Whenever they catch a break – the special tattoo on Benford’s future would-be assassin, for example – it’s defanged almost immediately, or turned into a needle in a haystack. Even the introduction of Dominic Monaghan as Simon Campos, one of the scientists who may be behind the blackout, has added only a marginal amount of energy to the storytelling.

Even the pre-Olympics cliffhanger, Buddha in the Ruins, felt less than frenetic – which, in a series of this sort, is probably not a good thing. It really isn’t until the last act that things come to a head in an unexpected way. That last act, coupled with ABC’s promos [“There’s going to be another blackout”] definitely sparked enough curiosity in me to be there for FlashForward’s return – but they’ll have to have picked up the pace [and give Benford another mood besides dour] to keep me going.

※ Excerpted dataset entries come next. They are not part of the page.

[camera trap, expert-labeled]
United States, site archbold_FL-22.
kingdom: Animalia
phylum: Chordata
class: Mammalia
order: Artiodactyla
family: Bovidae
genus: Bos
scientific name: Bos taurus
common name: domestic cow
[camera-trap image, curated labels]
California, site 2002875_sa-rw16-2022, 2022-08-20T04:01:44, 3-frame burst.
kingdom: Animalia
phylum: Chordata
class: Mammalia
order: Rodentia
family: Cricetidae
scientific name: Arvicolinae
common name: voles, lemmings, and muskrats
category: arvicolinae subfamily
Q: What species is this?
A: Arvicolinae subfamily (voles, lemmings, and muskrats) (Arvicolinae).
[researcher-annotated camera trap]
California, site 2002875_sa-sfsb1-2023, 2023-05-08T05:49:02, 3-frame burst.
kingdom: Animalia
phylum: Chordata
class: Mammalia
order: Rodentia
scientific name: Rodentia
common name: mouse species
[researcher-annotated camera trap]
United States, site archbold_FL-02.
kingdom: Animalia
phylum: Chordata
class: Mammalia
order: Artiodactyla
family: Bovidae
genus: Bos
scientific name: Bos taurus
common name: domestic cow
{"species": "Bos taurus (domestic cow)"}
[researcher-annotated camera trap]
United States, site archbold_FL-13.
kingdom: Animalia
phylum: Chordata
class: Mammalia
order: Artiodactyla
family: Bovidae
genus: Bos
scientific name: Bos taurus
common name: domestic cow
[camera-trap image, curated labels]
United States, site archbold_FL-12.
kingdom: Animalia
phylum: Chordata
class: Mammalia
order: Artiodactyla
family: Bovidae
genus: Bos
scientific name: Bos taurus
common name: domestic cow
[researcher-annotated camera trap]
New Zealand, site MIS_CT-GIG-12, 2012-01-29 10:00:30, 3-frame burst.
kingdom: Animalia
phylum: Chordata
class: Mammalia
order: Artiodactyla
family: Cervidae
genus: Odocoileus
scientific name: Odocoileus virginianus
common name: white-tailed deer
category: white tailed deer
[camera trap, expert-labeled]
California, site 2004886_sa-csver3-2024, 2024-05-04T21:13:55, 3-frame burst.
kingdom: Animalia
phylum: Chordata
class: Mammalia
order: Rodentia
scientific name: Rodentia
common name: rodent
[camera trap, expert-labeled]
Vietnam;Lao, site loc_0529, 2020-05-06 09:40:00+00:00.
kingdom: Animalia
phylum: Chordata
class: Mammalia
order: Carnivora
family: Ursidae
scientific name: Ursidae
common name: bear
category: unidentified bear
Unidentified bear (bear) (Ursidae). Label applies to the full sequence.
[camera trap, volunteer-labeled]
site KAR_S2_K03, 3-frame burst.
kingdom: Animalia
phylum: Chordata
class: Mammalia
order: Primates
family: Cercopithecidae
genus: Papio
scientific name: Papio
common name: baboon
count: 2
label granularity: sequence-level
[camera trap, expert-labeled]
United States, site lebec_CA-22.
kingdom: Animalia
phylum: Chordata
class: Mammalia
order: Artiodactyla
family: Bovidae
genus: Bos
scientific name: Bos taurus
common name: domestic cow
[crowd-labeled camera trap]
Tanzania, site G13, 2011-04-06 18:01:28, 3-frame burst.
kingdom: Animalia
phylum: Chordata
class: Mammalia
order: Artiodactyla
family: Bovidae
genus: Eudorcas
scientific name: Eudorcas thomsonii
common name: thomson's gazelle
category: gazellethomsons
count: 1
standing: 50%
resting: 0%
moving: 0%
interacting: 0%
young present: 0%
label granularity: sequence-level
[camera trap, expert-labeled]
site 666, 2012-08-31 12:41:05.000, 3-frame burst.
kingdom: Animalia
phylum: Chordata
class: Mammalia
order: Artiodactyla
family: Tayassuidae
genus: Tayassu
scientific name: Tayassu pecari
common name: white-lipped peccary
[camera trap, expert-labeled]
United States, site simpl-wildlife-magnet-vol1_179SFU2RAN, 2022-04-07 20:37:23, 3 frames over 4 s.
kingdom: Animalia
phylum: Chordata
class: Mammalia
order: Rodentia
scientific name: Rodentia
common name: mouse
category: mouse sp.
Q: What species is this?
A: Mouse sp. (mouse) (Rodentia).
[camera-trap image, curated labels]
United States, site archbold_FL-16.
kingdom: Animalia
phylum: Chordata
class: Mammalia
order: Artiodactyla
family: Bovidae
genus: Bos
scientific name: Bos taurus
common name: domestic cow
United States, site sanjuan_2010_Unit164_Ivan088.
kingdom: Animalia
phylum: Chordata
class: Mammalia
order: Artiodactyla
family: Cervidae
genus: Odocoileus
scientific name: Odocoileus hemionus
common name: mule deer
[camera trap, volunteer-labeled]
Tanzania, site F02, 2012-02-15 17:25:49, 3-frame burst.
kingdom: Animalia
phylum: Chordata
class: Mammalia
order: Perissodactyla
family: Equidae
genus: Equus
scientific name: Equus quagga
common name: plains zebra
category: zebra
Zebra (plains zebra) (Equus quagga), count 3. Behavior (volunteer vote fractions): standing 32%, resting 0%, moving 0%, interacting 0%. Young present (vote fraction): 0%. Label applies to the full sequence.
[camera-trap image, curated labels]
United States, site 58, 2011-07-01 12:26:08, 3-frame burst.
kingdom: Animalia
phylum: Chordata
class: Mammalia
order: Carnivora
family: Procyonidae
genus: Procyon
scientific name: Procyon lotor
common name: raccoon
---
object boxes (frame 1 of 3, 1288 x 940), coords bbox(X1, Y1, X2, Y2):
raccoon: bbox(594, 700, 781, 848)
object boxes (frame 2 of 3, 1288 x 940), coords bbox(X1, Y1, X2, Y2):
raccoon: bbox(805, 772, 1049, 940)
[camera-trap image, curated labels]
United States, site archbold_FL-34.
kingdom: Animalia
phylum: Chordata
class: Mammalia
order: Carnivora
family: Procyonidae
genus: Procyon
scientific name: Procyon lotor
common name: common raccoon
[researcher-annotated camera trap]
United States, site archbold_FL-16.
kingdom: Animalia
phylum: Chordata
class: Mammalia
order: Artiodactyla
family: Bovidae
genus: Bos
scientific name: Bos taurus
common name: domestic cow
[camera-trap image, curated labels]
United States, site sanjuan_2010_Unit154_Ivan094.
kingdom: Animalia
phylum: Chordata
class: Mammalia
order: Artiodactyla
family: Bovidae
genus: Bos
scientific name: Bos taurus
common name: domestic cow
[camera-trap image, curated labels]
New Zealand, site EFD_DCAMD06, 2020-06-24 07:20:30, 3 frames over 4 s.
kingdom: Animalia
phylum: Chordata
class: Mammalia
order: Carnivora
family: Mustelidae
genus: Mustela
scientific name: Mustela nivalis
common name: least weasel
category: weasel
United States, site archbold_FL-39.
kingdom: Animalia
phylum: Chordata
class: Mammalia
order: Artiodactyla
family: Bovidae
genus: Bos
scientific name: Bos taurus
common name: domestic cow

Also, just a note to ABC Studios – twelve minutes of features is pretty sad, especially for a series that was touted as a possible successor to Lost!

Features: Creating Catastrophe: The Effects of a Global Blackout [seven minutes on creating the effects for the five minutes after the blackout]; FlashForward: A Look Ahead [four minutes of upcoming scenes under a layer of MOR music], and Cloud [a ninety-second expansion of the thirty-second spot ABC is running for FlashForward’s return – which incorporates much of the A Look Ahead piece].